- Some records
◇ ◇ ◇ ◇ ◇
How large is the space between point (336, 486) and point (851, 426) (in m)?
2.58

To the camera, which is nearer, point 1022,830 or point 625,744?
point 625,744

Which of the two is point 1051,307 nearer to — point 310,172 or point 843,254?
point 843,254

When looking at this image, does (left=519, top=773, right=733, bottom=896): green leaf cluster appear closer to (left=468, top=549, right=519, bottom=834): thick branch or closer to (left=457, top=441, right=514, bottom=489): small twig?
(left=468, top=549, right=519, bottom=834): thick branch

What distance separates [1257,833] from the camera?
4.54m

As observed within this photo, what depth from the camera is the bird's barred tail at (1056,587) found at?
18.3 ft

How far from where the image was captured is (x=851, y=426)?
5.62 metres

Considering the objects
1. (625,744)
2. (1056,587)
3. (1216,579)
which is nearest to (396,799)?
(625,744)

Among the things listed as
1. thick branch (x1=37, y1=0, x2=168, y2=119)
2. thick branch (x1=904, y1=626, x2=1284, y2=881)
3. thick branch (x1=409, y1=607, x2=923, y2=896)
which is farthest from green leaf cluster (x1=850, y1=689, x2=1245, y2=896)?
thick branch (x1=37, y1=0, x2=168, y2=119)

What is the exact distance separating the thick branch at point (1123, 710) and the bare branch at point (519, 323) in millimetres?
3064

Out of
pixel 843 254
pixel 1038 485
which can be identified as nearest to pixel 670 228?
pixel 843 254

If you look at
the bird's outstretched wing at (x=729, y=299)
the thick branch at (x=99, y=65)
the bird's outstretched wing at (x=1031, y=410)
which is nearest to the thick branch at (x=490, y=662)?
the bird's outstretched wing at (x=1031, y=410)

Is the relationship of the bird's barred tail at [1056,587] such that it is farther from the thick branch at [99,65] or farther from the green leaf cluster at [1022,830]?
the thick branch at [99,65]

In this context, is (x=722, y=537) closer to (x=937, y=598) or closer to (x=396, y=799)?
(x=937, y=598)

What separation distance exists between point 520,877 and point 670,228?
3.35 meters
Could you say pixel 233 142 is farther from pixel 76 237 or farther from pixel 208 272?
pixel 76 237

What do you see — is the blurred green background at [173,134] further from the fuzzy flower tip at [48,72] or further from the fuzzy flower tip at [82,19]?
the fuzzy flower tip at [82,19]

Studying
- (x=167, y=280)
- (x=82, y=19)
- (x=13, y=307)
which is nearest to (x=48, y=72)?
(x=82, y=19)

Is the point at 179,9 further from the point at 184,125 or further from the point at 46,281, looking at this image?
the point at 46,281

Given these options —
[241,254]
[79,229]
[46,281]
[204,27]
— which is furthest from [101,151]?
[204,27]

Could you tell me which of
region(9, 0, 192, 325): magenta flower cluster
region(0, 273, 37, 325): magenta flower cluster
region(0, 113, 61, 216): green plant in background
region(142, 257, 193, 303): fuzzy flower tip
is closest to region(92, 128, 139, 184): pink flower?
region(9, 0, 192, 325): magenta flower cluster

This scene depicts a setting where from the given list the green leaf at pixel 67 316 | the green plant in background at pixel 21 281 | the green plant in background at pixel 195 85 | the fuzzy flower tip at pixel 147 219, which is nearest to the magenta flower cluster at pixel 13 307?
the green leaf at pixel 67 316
◇ ◇ ◇ ◇ ◇
Copy out the whole listing exactly.

- ANSWER TO THIS TASK
How large is the space between point (336, 486) and point (851, 426) (in m)?
2.58

To the camera, which is nearer, point 1022,830 or point 625,744?
point 625,744

Which of the two is point 1051,307 nearer to — point 310,172 or point 843,254?
point 843,254

When looking at this image, does (left=519, top=773, right=733, bottom=896): green leaf cluster appear closer to (left=468, top=549, right=519, bottom=834): thick branch or closer to (left=457, top=441, right=514, bottom=489): small twig?
(left=468, top=549, right=519, bottom=834): thick branch

What distance separates [1257,833] from the camera?
4.54m

As observed within this photo, what depth from the camera is the bird's barred tail at (1056,587) found at?
18.3 ft

How far from where the image was captured is (x=851, y=426)?
5.62 metres

Considering the objects
1. (625,744)
2. (1056,587)
3. (1216,579)
which is nearest to (396,799)?
(625,744)

Among the things listed as
1. thick branch (x1=37, y1=0, x2=168, y2=119)
2. thick branch (x1=904, y1=626, x2=1284, y2=881)
3. thick branch (x1=409, y1=607, x2=923, y2=896)
which is farthest from green leaf cluster (x1=850, y1=689, x2=1245, y2=896)?
thick branch (x1=37, y1=0, x2=168, y2=119)

What is the exact distance separating the thick branch at point (1123, 710) and the bare branch at point (519, 323) in millimetres?
3064

Out of
pixel 843 254
pixel 1038 485
which can be identified as nearest to pixel 670 228?
pixel 843 254

If you look at
the bird's outstretched wing at (x=729, y=299)
the thick branch at (x=99, y=65)
the bird's outstretched wing at (x=1031, y=410)
which is nearest to the thick branch at (x=490, y=662)?
the bird's outstretched wing at (x=1031, y=410)

Is the relationship of the bird's barred tail at [1056,587] such that it is farther from the thick branch at [99,65] or farther from the green leaf cluster at [1022,830]?
the thick branch at [99,65]

In this context, is (x=722, y=537) closer to (x=937, y=598) or closer to (x=396, y=799)?
(x=937, y=598)

What separation distance exists between point 520,877 and point 670,228?
3.35 meters
Could you say pixel 233 142 is farther from pixel 76 237 or farther from pixel 208 272?
pixel 76 237

What do you see — is the blurred green background at [173,134] further from the fuzzy flower tip at [48,72] or further from the fuzzy flower tip at [82,19]?
the fuzzy flower tip at [82,19]

Studying
- (x=167, y=280)
- (x=82, y=19)
- (x=13, y=307)
which is nearest to (x=48, y=72)?
(x=82, y=19)

Is the point at 179,9 further from the point at 184,125 or further from the point at 46,281, looking at this image?
the point at 46,281

Given these options —
[241,254]
[79,229]
[46,281]
[204,27]
— which is furthest from [101,151]?
[204,27]

Could you tell me which of
region(9, 0, 192, 325): magenta flower cluster
region(0, 273, 37, 325): magenta flower cluster
region(0, 113, 61, 216): green plant in background
region(142, 257, 193, 303): fuzzy flower tip
is closest to region(92, 128, 139, 184): pink flower?
region(9, 0, 192, 325): magenta flower cluster

This scene depicts a setting where from the given list the green leaf at pixel 67 316 | the green plant in background at pixel 21 281 | the green plant in background at pixel 195 85 | the fuzzy flower tip at pixel 147 219, which is nearest to the magenta flower cluster at pixel 13 307?
the green leaf at pixel 67 316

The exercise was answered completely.